Texto para análise.
———

Como o sírio Adonis virou lenda viva ao revolucionar a língua árabe com a poesia

WASHINGTON, EUA (FOLHAPRESS) – Quando era adolescente, o poeta sírio Ali Ahmad Said Esber decidiu mudar de nome. Escolheu o pseudônimo Adonis para assinar os poemas que enviava para revistas literárias. Ele se inspirou no personagem mitológico grego, um amante de Afrodite. Hoje, aos 94 anos, ele próprio é uma espécie de lenda, como um dos maiores intelectuais árabes do século 20.

Refletindo sobre a carreira, Adonis diz nesta entrevista que tudo o que fez foi “abrir uma porta para mudar como pensamos nas palavras”. Mas ele é modesto. Foi um dos protagonistas do verso livre e sem rima em árabe, rompendo com a formalidade dos antecessores. Revolucionou a língua.

Apesar da sua importância no mundo de cultura árabe, Adonis ainda é pouco conhecido no Brasil. Dele havia só um livro em português. Era “Poemas”, que a Companhia das Letras lançou em 2012 com tradução do professor Michel Sleiman, da Universidade de São Paulo. A editora Tabla lança agora um novo trabalho, chamado “Ode à Errância”, vertido também por Sleiman.

Adonis nasceu em 1930 no vilarejo de Al-Qassabin, no oeste da Síria. Começou a carreira há 80 anos, ainda criança. Foi nesse ano que recitou um poema seu para o presidente Shukri al-Quwatli, que visitava a vila. Foi estudar em Damasco e, em 1956, se exilou em Beirute, onde editou diversas revistas literárias influentes.

O poeta se instalou depois em Paris, cidade onde vive até hoje e de onde falou com a reportagem durante uma chamada de vídeo, em árabe.

Foi uma trajetória errante, como a do título do novo livro. Sorveu nesse tempo não apenas a tradição árabe mas também uma cultura mediterrânea mais ampla — daí seu pseudônimo, recuperado da Grécia. São os seus modos de desafiar os limites do tempo e do espaço, no texto.

———

Dados fornecidos.
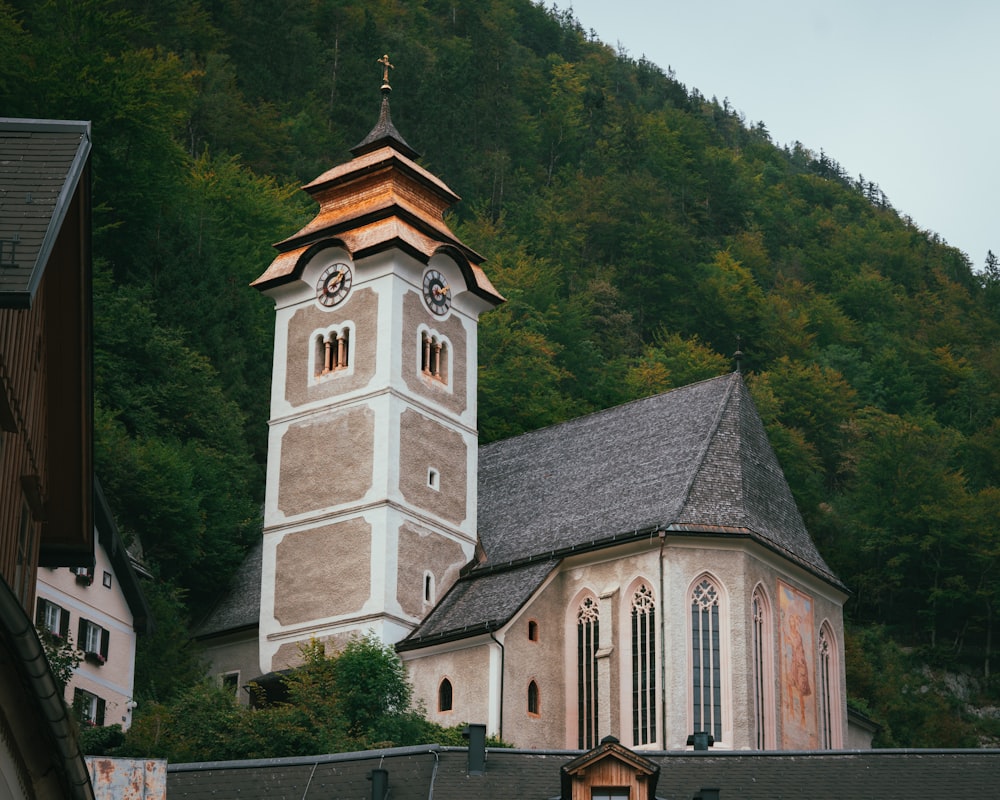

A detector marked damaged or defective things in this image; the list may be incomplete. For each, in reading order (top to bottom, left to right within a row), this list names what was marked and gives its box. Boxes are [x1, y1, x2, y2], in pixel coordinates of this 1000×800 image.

———

Tarefas propostas.
• A. Traduza para o inglês a seguinte frase do texto sobre Adonis: "Adonis nasceu em 1930 no vilarejo de Al-Qassabin, no oeste da Síria."
• B. Dê a continuação do texto sobre Adonis a partir do ponto em que ele termina.
Os dados foram obtidos de uma fonte distinta da do texto.

Respostas.
• A. Adonis was born in 1930 in the village of Al-Qassabin, in western Syria.

• B.
“Ode à Errância” é de certa maneira uma obra única do mercado brasileiro. Reúne três trabalhos recentes que nunca tinham sido publicados juntos. A ideia da reunião foi do tradutor. Percebeu que existia alguma coisa em comum entre os três poemas longos. São reflexões sobre três diferentes lugares que Adonis conheceu: Jerusalém, México e China.

Não são relatos de viagem. Adonis não aborda sua errância no sentido literal, até porque o périplo mais importante, segundo ele, é o que fazemos para dentro de nós. “O poeta sempre vive como se fosse um viajante, experimentando coisas que não testemunhou”, diz.

O significado dos lugares, além disso, muda com o tempo. Adonis conta que, quando chegou a Paris há algumas décadas, a cidade era como um sonho para ele. Pensava no seu rio, em seus bulevares. Hoje, décadas depois, é com Beirute que sonha. É a cidade de sua juventude e das questões sociais e políticas que o marcaram.

O poema sobre Jerusalém se destaca em “Ode à Errância”. Isso porque esse texto chega ao Brasil em meio à guerra e aos bombardeios israelenses na faixa de Gaza. É um tema já consolidado na obra de Adonis, que há quase um século milita pela questão palestina. Toda a poesia é política, afirma. “Sempre nasce como uma revolução.”

Sua política é explícita em alguns trechos. Por exemplo, quando fala da chegada de colonos judeus e sobre a expulsão de palestinos de Alquds, o nome árabe de Jerusalém. “Sai o morador, ficam os recém-chegados”, escreve. “Como nós podemos aceitar isso?”, ele emenda, na entrevista.

Apesar da centralidade da causa palestina na obra de Adonis, sua maior batalha poética é pela laicidade. Isso, outra vez, aparece na sua escolha de pseudônimo, que ele foi buscar bem longe da tradição árabe-islâmica.

Não é uma crítica à fé individual, mas às religiões organizadas. Adonis fala do islã como um dos entraves para a criação de novas maneiras de pensar no Oriente Médio. “A força do ser humano reside em sua capacidade de fazer perguntas, mas a religião só oferece respostas”, diz.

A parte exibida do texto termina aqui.